À FAIRE:
**1.** Relevez dans l'extrait sur le secteur pharmaceutique toutes les expressions qui désignent un type d'entreprise.
**2.** Poursuivez l'extrait sur le secteur pharmaceutique après sa dernière phrase.
___ EXTRAIT RETENU
Autre facteur encore qui explique la contre-performance de Big Pharma: le débat public sur le prix des médicaments. Une étude révèle que depuis 2016, le nombre de médicaments à avoir subi des hausses de prix annuelles a baissé et que les augmentations moyennes sont moins marquées qu’auparavant.

Acquisitions

Le secteur pharmaceutique s’est toujours caractérisé par ses nombreuses acquisitions. Compte tenu de l’indispensable diversification des risques et de la nécessité d’opérer des choix stratégiques en ce qui concerne la recherche, il n’y a aucune raison que cela change. A l’issue d’un développement clinique réussi, le passage du statut de simple entreprise de développement à celui de société commerciale est délicat et risqué. C’est souvent le moment qu’un grand groupe choisit pour racheter.
______
___ DONNÉES ENREGISTRÉES
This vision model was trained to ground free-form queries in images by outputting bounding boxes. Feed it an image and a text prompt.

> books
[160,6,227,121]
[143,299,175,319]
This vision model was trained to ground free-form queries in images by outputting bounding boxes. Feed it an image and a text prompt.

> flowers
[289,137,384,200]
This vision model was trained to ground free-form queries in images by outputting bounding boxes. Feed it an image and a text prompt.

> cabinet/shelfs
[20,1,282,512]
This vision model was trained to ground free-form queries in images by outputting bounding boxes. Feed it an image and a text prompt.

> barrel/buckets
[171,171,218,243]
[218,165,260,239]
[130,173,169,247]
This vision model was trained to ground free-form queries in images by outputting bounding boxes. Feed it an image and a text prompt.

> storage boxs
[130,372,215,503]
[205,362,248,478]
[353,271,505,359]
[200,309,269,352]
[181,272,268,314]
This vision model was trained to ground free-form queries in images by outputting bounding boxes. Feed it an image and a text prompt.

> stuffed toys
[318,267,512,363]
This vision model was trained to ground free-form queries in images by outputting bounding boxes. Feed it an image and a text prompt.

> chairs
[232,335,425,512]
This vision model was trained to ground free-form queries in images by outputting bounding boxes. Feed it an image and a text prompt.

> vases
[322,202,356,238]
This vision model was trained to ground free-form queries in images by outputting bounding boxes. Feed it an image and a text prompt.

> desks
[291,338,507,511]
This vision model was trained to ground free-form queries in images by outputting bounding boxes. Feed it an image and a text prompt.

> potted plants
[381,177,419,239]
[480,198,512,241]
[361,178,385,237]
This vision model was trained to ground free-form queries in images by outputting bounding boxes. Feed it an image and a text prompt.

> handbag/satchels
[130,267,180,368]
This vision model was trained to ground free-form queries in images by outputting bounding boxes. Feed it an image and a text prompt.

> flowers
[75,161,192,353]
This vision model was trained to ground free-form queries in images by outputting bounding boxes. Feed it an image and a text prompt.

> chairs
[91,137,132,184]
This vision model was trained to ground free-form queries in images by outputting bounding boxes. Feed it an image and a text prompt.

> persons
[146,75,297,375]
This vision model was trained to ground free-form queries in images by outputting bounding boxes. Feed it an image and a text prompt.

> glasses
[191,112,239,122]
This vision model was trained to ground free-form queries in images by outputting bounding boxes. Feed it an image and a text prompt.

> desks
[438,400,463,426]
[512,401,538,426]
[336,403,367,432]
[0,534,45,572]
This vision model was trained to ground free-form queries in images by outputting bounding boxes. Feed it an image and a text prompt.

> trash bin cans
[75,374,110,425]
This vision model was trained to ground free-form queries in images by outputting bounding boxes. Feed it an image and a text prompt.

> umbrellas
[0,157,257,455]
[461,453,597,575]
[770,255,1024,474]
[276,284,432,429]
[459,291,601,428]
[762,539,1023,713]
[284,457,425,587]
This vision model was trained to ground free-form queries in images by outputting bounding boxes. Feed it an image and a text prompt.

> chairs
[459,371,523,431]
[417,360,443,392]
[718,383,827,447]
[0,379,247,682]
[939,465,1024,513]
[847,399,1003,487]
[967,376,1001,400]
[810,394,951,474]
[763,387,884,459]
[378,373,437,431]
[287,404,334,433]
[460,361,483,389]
______
RÉPONSES PAR CONSIGNE:
**1.**
- entreprise de développement
- société commerciale
- grand groupe

**2.**
Toutes les entreprises du top 10 au sein du secteur ont, à un moment ou un autre, été impliquées dans une acquisition de grande ampleur. Le cas de Pfizer montre toutefois que la démarche n’est pas toujours créatrice de valeur. L’américain a été partie prenante dans trois des 10 plus grandes acquisitions des 20 dernières années: Warner Lambert en 1999, Pharmacia en 2002 et Wyeth, en 2009. Or la somme totale déboursée (215,8 milliards de dollars) est à peine inférieure aux 235,8 milliards de capitalisation boursière actuelle. A l’autre bout du spectre, l’acquisition, en 2011, de Pharmasset par Gilead Sciences, pour 11 milliards de dollars, a posé les bases d’une révolution dans le traitement du virus de l’hépatite C. Il est trop tôt pour savoir si l’achat, l’an dernier, du britannique Shire par le japonais Takeda (81 milliards de dollars, soit la plus grande transaction de l’histoire après le rachat de Warner Lambert par Pfizer) sera lui aussi une réussite. Même chose si l’offre émise en janvier par Bristol-Myers Squibb sur l’américain Celgene (74 milliards) venait à se concrétiser.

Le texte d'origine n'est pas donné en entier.